The applications for 3D-printing or additive manufacturing are growing every day, but for the most part have been limited to plastic and porous steel materials.
Researchers have now come up with a way to 3D-print stainless steel, which is tough and flexible enough for high-tech and industrial uses such as rocket engines and parts for nuclear reactors and oil rigs.
Stainless steel is made by melting conventional steel (a combination of iron, carbon and sometimes other metals like nickel) and adding chromium and molybdenum to prevent rust and corrosion.
A complex process of cooling, reheating, and rolling leaves the material with a microscopic structure tightly packed alloy grains with thin boundaries between them, creating a cell-like structure.

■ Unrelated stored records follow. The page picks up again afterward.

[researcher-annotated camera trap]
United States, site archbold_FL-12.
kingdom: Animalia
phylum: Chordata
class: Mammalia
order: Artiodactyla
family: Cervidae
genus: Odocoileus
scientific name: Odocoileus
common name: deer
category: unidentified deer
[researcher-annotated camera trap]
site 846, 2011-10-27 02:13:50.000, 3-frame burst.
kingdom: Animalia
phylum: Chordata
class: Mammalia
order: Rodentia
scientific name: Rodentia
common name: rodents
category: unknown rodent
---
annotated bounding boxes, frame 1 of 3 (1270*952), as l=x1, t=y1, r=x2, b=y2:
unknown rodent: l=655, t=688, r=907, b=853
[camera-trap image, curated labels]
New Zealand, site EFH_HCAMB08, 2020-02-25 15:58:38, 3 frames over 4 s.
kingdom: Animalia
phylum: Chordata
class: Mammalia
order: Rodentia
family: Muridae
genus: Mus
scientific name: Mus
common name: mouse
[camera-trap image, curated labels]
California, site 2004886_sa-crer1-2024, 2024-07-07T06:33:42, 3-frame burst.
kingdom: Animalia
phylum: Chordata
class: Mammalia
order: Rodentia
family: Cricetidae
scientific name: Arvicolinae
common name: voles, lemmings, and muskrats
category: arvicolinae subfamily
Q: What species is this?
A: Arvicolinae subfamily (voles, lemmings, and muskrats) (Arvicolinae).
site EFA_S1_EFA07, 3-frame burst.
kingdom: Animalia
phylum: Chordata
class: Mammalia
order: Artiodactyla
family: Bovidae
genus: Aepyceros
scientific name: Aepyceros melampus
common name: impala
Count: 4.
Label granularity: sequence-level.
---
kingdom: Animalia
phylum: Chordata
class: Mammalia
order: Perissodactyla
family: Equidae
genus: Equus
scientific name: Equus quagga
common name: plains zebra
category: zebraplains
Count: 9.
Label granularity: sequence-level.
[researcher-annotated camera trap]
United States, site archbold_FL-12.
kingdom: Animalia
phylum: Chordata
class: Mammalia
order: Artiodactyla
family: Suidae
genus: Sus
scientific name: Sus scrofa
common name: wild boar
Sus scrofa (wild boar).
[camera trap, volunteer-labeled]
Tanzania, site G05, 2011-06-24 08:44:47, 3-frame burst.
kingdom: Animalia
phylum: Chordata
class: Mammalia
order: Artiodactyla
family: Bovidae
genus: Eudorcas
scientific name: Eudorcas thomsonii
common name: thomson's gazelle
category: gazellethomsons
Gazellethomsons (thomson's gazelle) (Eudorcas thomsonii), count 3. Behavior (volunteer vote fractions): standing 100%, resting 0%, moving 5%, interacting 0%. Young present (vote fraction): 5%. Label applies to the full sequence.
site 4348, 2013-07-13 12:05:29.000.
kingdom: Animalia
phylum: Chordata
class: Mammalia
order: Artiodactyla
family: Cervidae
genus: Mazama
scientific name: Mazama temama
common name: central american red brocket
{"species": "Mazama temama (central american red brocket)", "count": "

When the metal is deformed, its strong boundaries can halt the formation of atomic defects, making the material tough, yet flexible.
The new 3D-printing process involves drawing 2D-shapes on a bed of powered metal alloy, causing the particles to fuse and create a new layer.
More powder is then swept over and the process repeated, growing layer-by-layer into a 3D form.
The process is similar to a titanium 3D-printing process developed by CSIRO in Australia.
Researchers at the Lawrence Livermore National Laboratory in California have eebn working on the stainless steel for several years, and have now been able to produce 3D printed stainless steels that are up to three times stronger than steels made by conventional techniques.
The team was even able to use a commercially-available 3D printer and laser to do the work, which could allow other groups to quickly follow their lead and start churning out a wide array of high-strength, complex-shaped stainless steel parts.